A 1994 Washington Jewish Week article details a D.C.-area singer and cantor’s commitment to keeping the Holocaust memory alive through music, a tradition that remains strong more than three decades later.

Cantor Jerome Barry, a baritone, performed in the United States Holocaust Memorial Museum’s first public concert on March 15, 1994. The performance was titled, “Songs of Courage: Music of Jewish Ghettos and Camps in Poland.”

Barry has since performed these “songs of courage” in many countries. The article notes that physical artifacts such as shoes, locks of hair or prison camp uniforms prove that the Holocaust occurred, but items alone can’t illustrate the “depth of loss of Eastern Europe’s once vibrant Jewish culture.”

This Holocaust music remains a mainstay of Jewish communal culture today, especially around International Holocaust Remembrance Day and Yom HaShoah.
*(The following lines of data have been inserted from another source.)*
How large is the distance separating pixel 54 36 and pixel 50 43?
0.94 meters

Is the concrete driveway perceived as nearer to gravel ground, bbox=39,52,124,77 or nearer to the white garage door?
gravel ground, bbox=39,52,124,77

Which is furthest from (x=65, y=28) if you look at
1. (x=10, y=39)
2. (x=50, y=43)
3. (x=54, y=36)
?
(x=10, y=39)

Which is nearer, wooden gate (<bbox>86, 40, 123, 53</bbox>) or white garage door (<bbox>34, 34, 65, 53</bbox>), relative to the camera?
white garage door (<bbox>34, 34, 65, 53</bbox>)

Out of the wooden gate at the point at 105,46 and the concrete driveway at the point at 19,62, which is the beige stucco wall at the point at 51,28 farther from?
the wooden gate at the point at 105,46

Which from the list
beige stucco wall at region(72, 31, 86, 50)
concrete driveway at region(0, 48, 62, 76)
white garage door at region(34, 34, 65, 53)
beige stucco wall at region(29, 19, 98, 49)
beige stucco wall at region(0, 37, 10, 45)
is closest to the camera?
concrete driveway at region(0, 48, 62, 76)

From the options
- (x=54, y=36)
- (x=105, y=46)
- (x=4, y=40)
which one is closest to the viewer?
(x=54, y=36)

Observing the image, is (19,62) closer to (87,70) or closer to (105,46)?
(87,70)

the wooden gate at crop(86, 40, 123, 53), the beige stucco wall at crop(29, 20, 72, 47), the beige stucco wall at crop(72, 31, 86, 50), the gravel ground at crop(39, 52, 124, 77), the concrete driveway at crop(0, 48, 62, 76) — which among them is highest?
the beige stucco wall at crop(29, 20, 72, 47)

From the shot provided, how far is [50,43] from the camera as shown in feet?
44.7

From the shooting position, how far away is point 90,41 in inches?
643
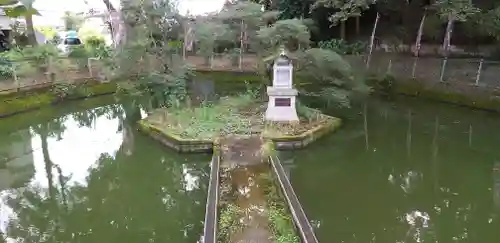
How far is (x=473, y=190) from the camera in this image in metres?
7.02

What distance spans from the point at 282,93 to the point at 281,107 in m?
0.36

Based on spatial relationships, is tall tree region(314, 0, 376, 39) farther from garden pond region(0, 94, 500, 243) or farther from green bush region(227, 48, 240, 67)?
garden pond region(0, 94, 500, 243)

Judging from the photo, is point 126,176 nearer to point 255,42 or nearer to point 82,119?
point 82,119

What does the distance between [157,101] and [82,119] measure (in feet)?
7.88

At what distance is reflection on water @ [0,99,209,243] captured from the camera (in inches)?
232

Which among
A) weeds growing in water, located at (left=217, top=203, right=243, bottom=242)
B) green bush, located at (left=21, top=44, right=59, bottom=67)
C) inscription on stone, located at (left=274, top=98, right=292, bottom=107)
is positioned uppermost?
green bush, located at (left=21, top=44, right=59, bottom=67)

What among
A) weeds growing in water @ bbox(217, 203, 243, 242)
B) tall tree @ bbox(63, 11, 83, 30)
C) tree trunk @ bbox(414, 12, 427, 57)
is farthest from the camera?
tall tree @ bbox(63, 11, 83, 30)

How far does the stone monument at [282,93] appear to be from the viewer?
9461 mm

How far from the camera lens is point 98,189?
24.4 ft

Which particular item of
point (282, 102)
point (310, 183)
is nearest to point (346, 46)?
point (282, 102)

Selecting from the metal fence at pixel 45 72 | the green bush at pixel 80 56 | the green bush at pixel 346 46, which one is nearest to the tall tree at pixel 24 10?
the green bush at pixel 80 56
In January, the Counter Extremism Project presented “Enduring Music: Compositions from the Holocaust” at the Kennedy Center, performing songs composed in ghettos and death camps.

In April, Adas Israel Congregation in D.C. will present “Neshome Lider: Songs of Resilience from the Holocaust” in honor of Yom HaShoah.

Last November, USHMM held an event in Atlanta to hear the musical works that artists risked their lives to create during the Holocaust to showcase life in the Nazi camps and remember the victims.

In Nazi concentration camps, music was both a “weapon of torment and resistance,” according to USHMM. Nazi officers forced Jewish musicians to compete in “humiliating life-or-death performances” and ordered orchestras to play loud enough to cover the screams from gas chambers, USHMM reported.

Some prisoners, including Aleksander Kulisiewicz, took to music to clandestinely record life in the prisons, mock the Nazis and spiritually escape the torment, according to USHMM.

“Each lyric, an act of defiance. Each note, proof that the human spirit could not be silenced,” the event listing read.